> _Given exercise_
Reproduce the lines below word for word, starting at the line that contains "In this image, would" and ending at the last line.

Begin

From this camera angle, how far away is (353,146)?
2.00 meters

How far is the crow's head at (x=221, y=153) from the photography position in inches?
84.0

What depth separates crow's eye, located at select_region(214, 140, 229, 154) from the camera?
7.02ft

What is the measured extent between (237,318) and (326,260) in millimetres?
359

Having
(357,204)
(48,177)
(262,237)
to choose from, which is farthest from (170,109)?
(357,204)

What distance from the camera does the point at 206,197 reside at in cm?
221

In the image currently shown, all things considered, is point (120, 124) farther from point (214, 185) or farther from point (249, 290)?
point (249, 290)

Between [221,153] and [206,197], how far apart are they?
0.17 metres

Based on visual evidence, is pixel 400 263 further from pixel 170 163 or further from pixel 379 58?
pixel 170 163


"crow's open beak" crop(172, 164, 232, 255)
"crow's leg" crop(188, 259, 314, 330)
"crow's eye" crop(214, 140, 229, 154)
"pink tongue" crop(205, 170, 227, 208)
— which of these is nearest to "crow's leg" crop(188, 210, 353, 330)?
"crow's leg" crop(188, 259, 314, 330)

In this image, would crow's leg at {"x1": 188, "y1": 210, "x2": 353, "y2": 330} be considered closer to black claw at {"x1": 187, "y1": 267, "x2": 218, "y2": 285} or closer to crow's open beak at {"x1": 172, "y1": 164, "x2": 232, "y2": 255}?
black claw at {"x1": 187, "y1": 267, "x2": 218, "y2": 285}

End

> _Response to the task_
In this image, would crow's leg at {"x1": 188, "y1": 210, "x2": 353, "y2": 330} be considered closer to black claw at {"x1": 187, "y1": 267, "x2": 218, "y2": 285} or closer to crow's open beak at {"x1": 172, "y1": 164, "x2": 232, "y2": 255}?
black claw at {"x1": 187, "y1": 267, "x2": 218, "y2": 285}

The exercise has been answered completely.